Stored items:
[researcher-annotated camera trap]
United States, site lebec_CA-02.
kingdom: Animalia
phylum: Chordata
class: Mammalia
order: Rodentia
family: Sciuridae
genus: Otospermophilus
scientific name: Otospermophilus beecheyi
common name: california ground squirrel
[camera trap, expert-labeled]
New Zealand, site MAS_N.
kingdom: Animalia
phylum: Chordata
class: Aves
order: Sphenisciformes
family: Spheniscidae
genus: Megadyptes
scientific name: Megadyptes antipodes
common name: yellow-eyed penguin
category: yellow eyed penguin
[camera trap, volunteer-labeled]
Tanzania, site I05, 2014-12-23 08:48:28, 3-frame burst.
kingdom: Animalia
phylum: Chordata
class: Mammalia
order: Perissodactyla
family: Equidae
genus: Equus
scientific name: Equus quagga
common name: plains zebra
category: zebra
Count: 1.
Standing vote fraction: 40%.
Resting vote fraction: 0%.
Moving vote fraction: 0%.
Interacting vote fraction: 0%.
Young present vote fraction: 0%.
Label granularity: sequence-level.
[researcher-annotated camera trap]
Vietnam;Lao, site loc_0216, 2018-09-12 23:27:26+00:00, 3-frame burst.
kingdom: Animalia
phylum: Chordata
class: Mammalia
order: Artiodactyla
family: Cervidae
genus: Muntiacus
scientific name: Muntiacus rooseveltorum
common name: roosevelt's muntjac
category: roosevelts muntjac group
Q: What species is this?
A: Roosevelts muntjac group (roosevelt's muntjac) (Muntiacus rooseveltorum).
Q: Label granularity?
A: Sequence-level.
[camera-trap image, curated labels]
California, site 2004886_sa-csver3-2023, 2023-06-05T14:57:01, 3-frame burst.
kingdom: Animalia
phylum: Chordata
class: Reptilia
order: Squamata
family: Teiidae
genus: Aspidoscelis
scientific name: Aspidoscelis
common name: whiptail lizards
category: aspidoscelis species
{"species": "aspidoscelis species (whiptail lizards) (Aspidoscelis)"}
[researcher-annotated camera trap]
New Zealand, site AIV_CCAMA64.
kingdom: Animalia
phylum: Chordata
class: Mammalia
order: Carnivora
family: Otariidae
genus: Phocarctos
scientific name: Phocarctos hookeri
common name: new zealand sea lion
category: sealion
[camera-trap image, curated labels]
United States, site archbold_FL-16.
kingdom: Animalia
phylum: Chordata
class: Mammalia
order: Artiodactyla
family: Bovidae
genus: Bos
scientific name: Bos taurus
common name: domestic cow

ASSIGNMENT:
Retype every entry without changing anything.

RESPONSE:
[researcher-annotated camera trap]
United States, site lebec_CA-02.
kingdom: Animalia
phylum: Chordata
class: Mammalia
order: Rodentia
family: Sciuridae
genus: Otospermophilus
scientific name: Otospermophilus beecheyi
common name: california ground squirrel
[camera trap, expert-labeled]
New Zealand, site MAS_N.
kingdom: Animalia
phylum: Chordata
class: Aves
order: Sphenisciformes
family: Spheniscidae
genus: Megadyptes
scientific name: Megadyptes antipodes
common name: yellow-eyed penguin
category: yellow eyed penguin
[camera trap, volunteer-labeled]
Tanzania, site I05, 2014-12-23 08:48:28, 3-frame burst.
kingdom: Animalia
phylum: Chordata
class: Mammalia
order: Perissodactyla
family: Equidae
genus: Equus
scientific name: Equus quagga
common name: plains zebra
category: zebra
Count: 1.
Standing vote fraction: 40%.
Resting vote fraction: 0%.
Moving vote fraction: 0%.
Interacting vote fraction: 0%.
Young present vote fraction: 0%.
Label granularity: sequence-level.
[researcher-annotated camera trap]
Vietnam;Lao, site loc_0216, 2018-09-12 23:27:26+00:00, 3-frame burst.
kingdom: Animalia
phylum: Chordata
class: Mammalia
order: Artiodactyla
family: Cervidae
genus: Muntiacus
scientific name: Muntiacus rooseveltorum
common name: roosevelt's muntjac
category: roosevelts muntjac group
Q: What species is this?
A: Roosevelts muntjac group (roosevelt's muntjac) (Muntiacus rooseveltorum).
Q: Label granularity?
A: Sequence-level.
[camera-trap image, curated labels]
California, site 2004886_sa-csver3-2023, 2023-06-05T14:57:01, 3-frame burst.
kingdom: Animalia
phylum: Chordata
class: Reptilia
order: Squamata
family: Teiidae
genus: Aspidoscelis
scientific name: Aspidoscelis
common name: whiptail lizards
category: aspidoscelis species
{"species": "aspidoscelis species (whiptail lizards) (Aspidoscelis)"}
[researcher-annotated camera trap]
New Zealand, site AIV_CCAMA64.
kingdom: Animalia
phylum: Chordata
class: Mammalia
order: Carnivora
family: Otariidae
genus: Phocarctos
scientific name: Phocarctos hookeri
common name: new zealand sea lion
category: sealion
[camera-trap image, curated labels]
United States, site archbold_FL-16.
kingdom: Animalia
phylum: Chordata
class: Mammalia
order: Artiodactyla
family: Bovidae
genus: Bos
scientific name: Bos taurus
common name: domestic cow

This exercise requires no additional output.